For testing, we rely on two standard datasets, canada and mesh. The mesh dataset is made of “easy cases” whereas the canada dataset is more difficult. We use .NET 5 and an AMD Rome processor for testing.
parser | canada | mesh |
---|---|---|
Double.Parse (standard) | 3 million floats/s | 11 million floats/s |
csFastFloat (new) | 20 million floats/s | 35 million floats/s |
Importantly, the new approach should give the same exact results. That is, we are accurate.
Can this help in the real world? I believe that the most popular CSV (comma-separate-values) parsing library in C# is probably CSVHelper. We patched CSVHelper so that it would use csFastFloat instead of the standard library. Out of a set of five float-intensive benchmarks, we found gains ranging from 2x to 8%. Your mileage will vary depending on your data and your application, but you should see some benefits.
Why would you see only an 8% gain some of the time? Because, in that particular case, only about 15% of the total running time has to do with number parsing. The more you optimize the parsing in general, the more benefit you should get out of fast float parsing.
The package is available on nuget.
Credit: The primary author is Carl Verret. We would like to thank Egor Bogatov from Microsoft who helped us improve the speed, changing only a few lines of code, by making use of his deep knowledge of C#.
Hey Daniel, as always, really nice work!
Since C# is OpenSource, and your approach accurate, have you considered making a PR into C# runtime so everyone can benefit from that?

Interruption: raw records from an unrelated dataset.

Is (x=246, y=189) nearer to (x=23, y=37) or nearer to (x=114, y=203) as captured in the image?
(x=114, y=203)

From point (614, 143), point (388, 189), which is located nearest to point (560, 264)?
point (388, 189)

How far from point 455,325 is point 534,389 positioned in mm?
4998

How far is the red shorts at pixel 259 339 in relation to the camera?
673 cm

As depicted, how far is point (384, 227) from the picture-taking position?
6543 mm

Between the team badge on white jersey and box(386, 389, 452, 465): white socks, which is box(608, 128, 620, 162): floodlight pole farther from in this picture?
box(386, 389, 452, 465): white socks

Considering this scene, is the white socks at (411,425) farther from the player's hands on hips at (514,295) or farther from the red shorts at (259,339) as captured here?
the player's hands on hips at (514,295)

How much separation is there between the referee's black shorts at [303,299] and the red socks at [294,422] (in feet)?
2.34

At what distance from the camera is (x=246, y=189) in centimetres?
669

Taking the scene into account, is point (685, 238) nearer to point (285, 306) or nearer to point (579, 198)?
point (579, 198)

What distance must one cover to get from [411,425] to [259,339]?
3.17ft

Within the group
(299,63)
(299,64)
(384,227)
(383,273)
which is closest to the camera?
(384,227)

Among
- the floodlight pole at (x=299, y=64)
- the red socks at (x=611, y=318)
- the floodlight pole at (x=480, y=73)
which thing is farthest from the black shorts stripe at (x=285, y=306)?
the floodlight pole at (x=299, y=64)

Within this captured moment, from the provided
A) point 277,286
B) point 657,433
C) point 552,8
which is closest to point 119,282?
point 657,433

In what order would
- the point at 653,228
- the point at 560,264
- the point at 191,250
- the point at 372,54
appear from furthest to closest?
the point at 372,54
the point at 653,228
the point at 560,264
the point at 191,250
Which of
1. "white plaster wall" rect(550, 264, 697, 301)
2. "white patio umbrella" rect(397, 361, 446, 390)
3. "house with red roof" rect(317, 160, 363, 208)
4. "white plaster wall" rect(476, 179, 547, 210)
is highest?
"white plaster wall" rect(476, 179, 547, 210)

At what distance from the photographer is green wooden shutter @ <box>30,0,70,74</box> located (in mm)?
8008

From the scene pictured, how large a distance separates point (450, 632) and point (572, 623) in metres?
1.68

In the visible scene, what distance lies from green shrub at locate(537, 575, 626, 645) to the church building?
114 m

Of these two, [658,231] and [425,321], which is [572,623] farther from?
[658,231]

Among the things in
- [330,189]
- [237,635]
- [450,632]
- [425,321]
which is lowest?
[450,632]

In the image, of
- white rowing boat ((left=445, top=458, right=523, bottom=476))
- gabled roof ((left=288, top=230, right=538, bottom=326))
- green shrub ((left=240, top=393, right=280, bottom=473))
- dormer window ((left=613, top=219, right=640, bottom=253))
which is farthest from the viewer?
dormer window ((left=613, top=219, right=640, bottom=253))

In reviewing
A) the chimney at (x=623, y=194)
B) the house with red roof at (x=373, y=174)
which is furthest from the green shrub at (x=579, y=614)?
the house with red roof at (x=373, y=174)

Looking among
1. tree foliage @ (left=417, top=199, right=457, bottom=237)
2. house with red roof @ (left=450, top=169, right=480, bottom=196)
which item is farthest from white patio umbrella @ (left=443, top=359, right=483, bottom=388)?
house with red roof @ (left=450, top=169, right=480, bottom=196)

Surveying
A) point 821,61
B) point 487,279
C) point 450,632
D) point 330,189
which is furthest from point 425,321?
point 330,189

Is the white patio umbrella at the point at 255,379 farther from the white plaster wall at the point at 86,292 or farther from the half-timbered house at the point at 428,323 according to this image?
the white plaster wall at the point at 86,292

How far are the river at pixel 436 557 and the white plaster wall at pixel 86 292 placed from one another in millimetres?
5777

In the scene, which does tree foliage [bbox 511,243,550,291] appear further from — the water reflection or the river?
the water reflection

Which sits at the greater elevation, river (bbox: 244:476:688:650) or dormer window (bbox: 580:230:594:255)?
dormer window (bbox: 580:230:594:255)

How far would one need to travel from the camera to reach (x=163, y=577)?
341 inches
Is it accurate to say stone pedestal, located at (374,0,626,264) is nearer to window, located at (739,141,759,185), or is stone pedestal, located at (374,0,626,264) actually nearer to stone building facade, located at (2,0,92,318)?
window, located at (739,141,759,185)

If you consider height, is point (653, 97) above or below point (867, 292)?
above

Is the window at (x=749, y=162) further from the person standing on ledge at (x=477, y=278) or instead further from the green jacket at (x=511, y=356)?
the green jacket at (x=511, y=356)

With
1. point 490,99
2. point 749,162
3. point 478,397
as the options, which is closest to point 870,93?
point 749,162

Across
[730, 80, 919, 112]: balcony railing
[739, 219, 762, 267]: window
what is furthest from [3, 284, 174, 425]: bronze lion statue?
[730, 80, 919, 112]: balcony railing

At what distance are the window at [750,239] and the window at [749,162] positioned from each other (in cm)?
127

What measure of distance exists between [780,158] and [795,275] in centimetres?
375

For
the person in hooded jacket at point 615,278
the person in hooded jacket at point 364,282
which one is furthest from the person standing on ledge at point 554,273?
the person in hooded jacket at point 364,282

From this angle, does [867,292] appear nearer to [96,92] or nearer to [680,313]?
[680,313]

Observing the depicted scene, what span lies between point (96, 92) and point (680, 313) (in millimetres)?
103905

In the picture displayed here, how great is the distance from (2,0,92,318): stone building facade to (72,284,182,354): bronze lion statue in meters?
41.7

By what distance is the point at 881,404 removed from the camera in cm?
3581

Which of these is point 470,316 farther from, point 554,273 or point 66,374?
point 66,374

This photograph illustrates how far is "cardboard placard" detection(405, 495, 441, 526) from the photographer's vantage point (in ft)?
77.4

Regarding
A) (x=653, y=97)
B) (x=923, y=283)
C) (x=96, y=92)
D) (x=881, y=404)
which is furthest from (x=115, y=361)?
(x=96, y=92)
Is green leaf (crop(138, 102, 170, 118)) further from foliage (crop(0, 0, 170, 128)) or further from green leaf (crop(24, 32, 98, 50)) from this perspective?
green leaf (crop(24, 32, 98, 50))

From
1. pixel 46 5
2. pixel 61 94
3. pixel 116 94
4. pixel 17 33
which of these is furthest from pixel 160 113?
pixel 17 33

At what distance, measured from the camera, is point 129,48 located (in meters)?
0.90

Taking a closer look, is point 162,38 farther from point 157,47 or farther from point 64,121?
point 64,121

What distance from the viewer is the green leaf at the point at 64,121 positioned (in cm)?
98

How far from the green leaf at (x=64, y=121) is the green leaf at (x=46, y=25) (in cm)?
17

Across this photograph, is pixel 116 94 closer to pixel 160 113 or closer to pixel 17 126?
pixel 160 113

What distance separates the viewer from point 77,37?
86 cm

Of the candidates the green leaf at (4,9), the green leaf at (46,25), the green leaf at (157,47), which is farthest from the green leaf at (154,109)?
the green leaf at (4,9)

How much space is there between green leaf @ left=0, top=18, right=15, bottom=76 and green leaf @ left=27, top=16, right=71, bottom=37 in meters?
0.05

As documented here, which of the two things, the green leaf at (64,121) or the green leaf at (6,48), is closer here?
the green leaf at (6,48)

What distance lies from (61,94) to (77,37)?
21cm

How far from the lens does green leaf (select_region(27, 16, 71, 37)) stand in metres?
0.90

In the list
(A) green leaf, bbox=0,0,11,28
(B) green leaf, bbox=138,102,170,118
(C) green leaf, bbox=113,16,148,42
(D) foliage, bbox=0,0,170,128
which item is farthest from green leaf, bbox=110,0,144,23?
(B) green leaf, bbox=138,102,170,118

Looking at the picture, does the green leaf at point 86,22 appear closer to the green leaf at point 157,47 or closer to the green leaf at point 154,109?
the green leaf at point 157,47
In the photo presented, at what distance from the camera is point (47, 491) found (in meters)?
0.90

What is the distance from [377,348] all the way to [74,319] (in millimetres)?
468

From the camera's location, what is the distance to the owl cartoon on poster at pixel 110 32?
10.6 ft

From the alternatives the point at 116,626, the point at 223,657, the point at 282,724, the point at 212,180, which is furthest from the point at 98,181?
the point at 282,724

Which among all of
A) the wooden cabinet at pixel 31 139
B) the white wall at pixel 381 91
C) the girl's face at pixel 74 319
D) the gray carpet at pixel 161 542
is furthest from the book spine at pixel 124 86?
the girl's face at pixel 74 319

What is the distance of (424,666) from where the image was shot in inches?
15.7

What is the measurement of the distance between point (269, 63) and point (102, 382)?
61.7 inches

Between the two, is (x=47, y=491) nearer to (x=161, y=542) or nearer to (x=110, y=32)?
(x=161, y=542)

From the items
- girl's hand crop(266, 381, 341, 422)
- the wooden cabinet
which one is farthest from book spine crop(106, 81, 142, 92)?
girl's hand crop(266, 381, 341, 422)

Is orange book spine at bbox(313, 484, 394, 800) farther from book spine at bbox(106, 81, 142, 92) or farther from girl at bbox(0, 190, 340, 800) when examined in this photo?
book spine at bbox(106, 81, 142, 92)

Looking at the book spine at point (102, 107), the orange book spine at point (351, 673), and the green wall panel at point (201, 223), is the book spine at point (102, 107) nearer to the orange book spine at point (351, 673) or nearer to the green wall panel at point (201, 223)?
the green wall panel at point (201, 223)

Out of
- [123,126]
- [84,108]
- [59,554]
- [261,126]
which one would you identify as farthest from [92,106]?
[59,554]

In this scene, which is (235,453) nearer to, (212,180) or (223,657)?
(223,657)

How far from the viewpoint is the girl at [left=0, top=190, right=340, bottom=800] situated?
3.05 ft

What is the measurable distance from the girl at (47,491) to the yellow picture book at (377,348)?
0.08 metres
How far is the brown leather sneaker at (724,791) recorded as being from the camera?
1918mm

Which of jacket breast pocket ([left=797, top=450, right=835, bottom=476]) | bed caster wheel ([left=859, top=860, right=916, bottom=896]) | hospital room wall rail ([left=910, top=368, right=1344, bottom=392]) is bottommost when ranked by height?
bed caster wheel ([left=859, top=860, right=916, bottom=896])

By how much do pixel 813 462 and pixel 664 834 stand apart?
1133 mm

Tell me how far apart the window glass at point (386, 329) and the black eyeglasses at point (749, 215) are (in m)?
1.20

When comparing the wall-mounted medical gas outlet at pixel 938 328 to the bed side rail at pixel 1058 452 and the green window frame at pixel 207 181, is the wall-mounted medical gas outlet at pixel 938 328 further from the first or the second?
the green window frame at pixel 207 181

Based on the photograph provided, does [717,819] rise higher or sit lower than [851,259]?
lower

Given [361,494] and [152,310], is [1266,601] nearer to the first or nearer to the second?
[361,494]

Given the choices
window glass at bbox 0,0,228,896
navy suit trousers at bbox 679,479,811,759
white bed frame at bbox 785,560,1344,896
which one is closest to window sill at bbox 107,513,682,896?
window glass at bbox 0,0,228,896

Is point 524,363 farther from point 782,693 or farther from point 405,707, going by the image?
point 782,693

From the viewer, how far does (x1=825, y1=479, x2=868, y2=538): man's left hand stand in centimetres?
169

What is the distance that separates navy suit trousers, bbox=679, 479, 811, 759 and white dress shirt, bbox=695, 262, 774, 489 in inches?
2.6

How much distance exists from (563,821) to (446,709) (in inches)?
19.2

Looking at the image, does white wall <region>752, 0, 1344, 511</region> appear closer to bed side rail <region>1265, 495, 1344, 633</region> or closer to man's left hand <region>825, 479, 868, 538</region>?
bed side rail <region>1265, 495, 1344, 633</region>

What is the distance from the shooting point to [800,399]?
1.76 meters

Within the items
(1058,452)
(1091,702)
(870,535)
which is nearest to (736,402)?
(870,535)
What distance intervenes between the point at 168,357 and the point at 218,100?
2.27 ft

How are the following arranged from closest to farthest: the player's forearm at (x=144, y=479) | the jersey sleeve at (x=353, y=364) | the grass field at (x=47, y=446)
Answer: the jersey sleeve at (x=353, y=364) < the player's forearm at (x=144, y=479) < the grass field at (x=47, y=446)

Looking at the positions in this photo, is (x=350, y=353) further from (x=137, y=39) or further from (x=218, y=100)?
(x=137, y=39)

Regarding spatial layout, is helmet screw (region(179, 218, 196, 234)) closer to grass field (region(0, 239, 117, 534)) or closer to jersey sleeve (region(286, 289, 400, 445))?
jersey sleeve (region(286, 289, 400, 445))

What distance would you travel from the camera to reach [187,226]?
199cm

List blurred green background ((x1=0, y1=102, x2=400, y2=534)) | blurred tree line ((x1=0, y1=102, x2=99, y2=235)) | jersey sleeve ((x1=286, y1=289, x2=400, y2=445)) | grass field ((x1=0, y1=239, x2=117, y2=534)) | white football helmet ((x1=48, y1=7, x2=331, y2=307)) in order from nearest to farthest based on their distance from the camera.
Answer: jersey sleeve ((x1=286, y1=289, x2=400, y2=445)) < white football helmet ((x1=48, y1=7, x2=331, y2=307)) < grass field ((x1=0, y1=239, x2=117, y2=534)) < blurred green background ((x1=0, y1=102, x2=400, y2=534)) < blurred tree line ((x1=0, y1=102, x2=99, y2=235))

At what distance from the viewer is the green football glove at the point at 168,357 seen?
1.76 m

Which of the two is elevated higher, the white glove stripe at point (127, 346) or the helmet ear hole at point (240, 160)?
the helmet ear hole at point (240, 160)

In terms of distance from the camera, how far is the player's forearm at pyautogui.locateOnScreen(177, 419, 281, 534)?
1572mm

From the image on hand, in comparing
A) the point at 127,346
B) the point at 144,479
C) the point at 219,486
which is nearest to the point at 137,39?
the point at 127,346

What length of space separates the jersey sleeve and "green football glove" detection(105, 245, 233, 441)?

https://github.com/dotnet/runtime/blob/308ae6ad833089199b8afbf30a7b402f35190fc8/src/libraries/System.Private.CoreLib/src/System/Double.cs#L284
An issue has been opened. Meanwhile, we are working hard to make the library as usable as possible.
Hi Daniel, a couple of questions. I was just about to ask what data format you were using for some of the integer libraries when I realized that a lot of these are parsing text files.
So when you say “parsing” floats or integers, should I understand that this means parsing a text representation of these values? Is that implied in the term “parse”, such that we wouldn’t say we were parsing if the data was binary?
And then with these floats, I noticed the data files have a lot of content before the floats themselves. In many of the files, there are lots of leading zeros before each number (more than eight). What are those about? And then some files have a bunch of hex before each number, like this file:
https://github.com/CarlVerret/csFastFloat/blob/master/TestcsFastFloat/data_files/tencent-rapidjson.txt
What is that hex data? Are those supposed to be floats also? It seems like the floats come at the end of each row, after a lot of hex. An easier example is this one:
58A8 43150000 4062A00000000000 149
The float is 149, and the two longer strings in the middle are different hex representations of 149 as a float. But I don’t know what 58A8 is. Is csFastFloat doing anything with those hex strings? Which representation is actually parsing?
We parse strings representing numbers in decimal form.
These files you are looking at are test files for internal use, and not part of the library. We use them for testing.